───── Dataset records ─────

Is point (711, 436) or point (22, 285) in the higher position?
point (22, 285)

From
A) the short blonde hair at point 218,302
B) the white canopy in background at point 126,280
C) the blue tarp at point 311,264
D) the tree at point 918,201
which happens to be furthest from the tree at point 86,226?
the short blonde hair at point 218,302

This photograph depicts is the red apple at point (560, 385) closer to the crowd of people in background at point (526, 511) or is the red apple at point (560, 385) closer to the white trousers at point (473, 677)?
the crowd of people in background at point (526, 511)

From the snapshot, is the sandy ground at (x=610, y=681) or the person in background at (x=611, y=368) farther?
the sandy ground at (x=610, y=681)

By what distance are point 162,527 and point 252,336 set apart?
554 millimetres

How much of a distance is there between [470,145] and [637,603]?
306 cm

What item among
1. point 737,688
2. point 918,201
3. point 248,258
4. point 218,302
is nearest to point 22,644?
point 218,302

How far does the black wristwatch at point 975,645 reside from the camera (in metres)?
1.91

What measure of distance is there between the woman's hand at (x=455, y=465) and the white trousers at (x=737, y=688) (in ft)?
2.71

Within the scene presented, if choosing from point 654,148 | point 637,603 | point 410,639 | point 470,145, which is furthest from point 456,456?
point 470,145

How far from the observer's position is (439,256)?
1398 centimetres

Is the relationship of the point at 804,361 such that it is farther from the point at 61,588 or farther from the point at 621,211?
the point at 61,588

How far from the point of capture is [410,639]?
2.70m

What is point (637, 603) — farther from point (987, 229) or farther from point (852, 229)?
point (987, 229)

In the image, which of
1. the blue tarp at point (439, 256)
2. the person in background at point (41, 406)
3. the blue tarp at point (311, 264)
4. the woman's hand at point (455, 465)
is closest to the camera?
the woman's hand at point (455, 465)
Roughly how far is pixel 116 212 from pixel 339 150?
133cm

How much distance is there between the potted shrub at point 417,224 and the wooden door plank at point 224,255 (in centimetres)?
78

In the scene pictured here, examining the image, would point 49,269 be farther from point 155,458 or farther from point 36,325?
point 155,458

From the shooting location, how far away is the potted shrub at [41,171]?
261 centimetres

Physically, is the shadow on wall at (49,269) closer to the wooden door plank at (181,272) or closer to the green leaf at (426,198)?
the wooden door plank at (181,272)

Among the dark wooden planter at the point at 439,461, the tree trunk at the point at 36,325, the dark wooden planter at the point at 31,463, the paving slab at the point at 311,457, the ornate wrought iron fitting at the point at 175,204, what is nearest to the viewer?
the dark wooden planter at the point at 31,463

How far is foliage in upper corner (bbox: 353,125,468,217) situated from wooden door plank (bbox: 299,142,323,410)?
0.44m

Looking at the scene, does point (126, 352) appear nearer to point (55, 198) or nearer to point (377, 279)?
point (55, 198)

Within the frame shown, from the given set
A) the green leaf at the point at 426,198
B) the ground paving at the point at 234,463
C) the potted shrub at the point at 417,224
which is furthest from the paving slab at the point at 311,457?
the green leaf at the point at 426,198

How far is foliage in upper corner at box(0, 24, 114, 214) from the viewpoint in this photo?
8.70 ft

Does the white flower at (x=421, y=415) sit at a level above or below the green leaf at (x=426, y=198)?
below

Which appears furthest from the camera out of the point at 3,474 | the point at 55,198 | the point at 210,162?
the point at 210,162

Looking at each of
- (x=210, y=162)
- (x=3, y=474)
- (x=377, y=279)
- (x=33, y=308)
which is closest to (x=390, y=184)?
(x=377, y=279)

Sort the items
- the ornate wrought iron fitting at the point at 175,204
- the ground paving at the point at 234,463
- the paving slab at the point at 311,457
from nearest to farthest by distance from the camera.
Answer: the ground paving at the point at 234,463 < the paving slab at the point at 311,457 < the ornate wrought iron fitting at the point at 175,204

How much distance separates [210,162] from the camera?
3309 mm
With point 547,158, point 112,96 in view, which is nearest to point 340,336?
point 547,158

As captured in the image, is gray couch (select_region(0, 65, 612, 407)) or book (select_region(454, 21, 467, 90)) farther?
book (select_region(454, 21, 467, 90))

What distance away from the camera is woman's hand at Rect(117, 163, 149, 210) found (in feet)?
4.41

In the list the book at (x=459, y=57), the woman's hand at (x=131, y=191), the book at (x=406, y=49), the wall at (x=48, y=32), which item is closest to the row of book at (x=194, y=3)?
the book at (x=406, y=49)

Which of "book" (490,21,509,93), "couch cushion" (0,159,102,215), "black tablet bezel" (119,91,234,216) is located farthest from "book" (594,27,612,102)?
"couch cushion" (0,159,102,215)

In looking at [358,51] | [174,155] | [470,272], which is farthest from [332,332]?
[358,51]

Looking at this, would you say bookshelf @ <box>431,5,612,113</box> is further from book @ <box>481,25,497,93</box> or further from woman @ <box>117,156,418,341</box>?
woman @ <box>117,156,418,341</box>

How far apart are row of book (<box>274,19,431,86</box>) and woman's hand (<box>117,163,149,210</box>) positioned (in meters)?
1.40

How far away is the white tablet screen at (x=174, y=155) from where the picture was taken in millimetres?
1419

─────

> [What to produce]:
Retype the whole listing, matching it exactly.

> [Answer to the task]:
Is point (711, 436) or point (22, 285) in the higher position?
point (22, 285)

From
A) the short blonde hair at point 218,302
B) the white canopy in background at point 126,280
C) the blue tarp at point 311,264
D) the tree at point 918,201
which happens to be furthest from the tree at point 86,226?
the short blonde hair at point 218,302

This photograph depicts is the red apple at point (560, 385) closer to the crowd of people in background at point (526, 511) or is the red apple at point (560, 385) closer to the white trousers at point (473, 677)?
the crowd of people in background at point (526, 511)

From the snapshot, is the sandy ground at (x=610, y=681) or the person in background at (x=611, y=368) farther?
the sandy ground at (x=610, y=681)

By what distance are point 162,527 and point 252,336 set apart?
554 millimetres

How much of a distance is there between [470,145] and [637,603]?
306 cm

What item among
1. point 737,688
2. point 918,201
3. point 248,258
4. point 218,302
is nearest to point 22,644?
point 218,302

How far does the black wristwatch at point 975,645 reside from the camera (in metres)?
1.91

What measure of distance is there between the woman's hand at (x=455, y=465) and the white trousers at (x=737, y=688) (in ft)?
2.71

Within the scene presented, if choosing from point 654,148 | point 637,603 | point 410,639 | point 470,145, which is furthest from point 456,456?
point 470,145

How far from the observer's position is (439,256)?
1398 centimetres

Is the relationship of the point at 804,361 such that it is farther from the point at 61,588 or farther from the point at 621,211?
the point at 61,588

How far from the point of capture is [410,639]?
2.70m

What is point (637, 603) — farther from point (987, 229) or farther from point (852, 229)?
point (987, 229)

In the image, which of
1. the blue tarp at point (439, 256)
2. the person in background at point (41, 406)
3. the blue tarp at point (311, 264)
4. the woman's hand at point (455, 465)
is closest to the camera?
the woman's hand at point (455, 465)
Roughly how far is pixel 116 212 from pixel 339 150?
133cm

How much distance is there between the potted shrub at point 417,224 and the wooden door plank at point 224,255 (in centimetres)?
78

In the scene pictured here, examining the image, would point 49,269 be farther from point 155,458 or farther from point 36,325?
point 155,458

From the shooting location, how far away is the potted shrub at [41,171]?
261 centimetres

Physically, is the shadow on wall at (49,269) closer to the wooden door plank at (181,272) or closer to the green leaf at (426,198)?
the wooden door plank at (181,272)

Among the dark wooden planter at the point at 439,461, the tree trunk at the point at 36,325, the dark wooden planter at the point at 31,463, the paving slab at the point at 311,457, the ornate wrought iron fitting at the point at 175,204, what is nearest to the viewer?
the dark wooden planter at the point at 31,463

How far is foliage in upper corner (bbox: 353,125,468,217) situated from wooden door plank (bbox: 299,142,323,410)?
0.44m

Looking at the scene, does point (126, 352) appear nearer to point (55, 198) or nearer to point (377, 279)?
point (55, 198)

Within the frame shown, from the given set
A) the green leaf at the point at 426,198
B) the ground paving at the point at 234,463
C) the potted shrub at the point at 417,224
which is furthest from the paving slab at the point at 311,457?
the green leaf at the point at 426,198

How far is foliage in upper corner at box(0, 24, 114, 214) from the viewpoint in this photo?
8.70 ft

Does the white flower at (x=421, y=415) sit at a level above or below the green leaf at (x=426, y=198)?
below

Which appears furthest from the camera out of the point at 3,474 | the point at 55,198 | the point at 210,162?
the point at 210,162

Looking at each of
- (x=210, y=162)
- (x=3, y=474)
- (x=377, y=279)
- (x=33, y=308)
which is closest to (x=390, y=184)?
(x=377, y=279)

Sort the items
- the ornate wrought iron fitting at the point at 175,204
- the ground paving at the point at 234,463
- the paving slab at the point at 311,457
from nearest to farthest by distance from the camera.
Answer: the ground paving at the point at 234,463 < the paving slab at the point at 311,457 < the ornate wrought iron fitting at the point at 175,204

How much distance separates [210,162] from the camera?
3309 mm
With point 547,158, point 112,96 in view, which is nearest to point 340,336?
point 547,158

As captured in the image, is gray couch (select_region(0, 65, 612, 407)) or book (select_region(454, 21, 467, 90)) farther?
book (select_region(454, 21, 467, 90))

What distance away from the camera is woman's hand at Rect(117, 163, 149, 210) found (in feet)?
4.41

In the list the book at (x=459, y=57), the woman's hand at (x=131, y=191), the book at (x=406, y=49), the wall at (x=48, y=32), which item is closest to the row of book at (x=194, y=3)?
the book at (x=406, y=49)

Which of "book" (490,21,509,93), "couch cushion" (0,159,102,215), "black tablet bezel" (119,91,234,216) is located farthest from "book" (594,27,612,102)?
"couch cushion" (0,159,102,215)

In looking at [358,51] | [174,155] | [470,272], which is farthest from [332,332]?
[358,51]

Looking at this, would you say bookshelf @ <box>431,5,612,113</box> is further from book @ <box>481,25,497,93</box> or further from woman @ <box>117,156,418,341</box>?
woman @ <box>117,156,418,341</box>

How far apart are row of book (<box>274,19,431,86</box>) and woman's hand (<box>117,163,149,210</box>) positioned (in meters)?
1.40

How far away is the white tablet screen at (x=174, y=155) from where the picture was taken in millimetres?
1419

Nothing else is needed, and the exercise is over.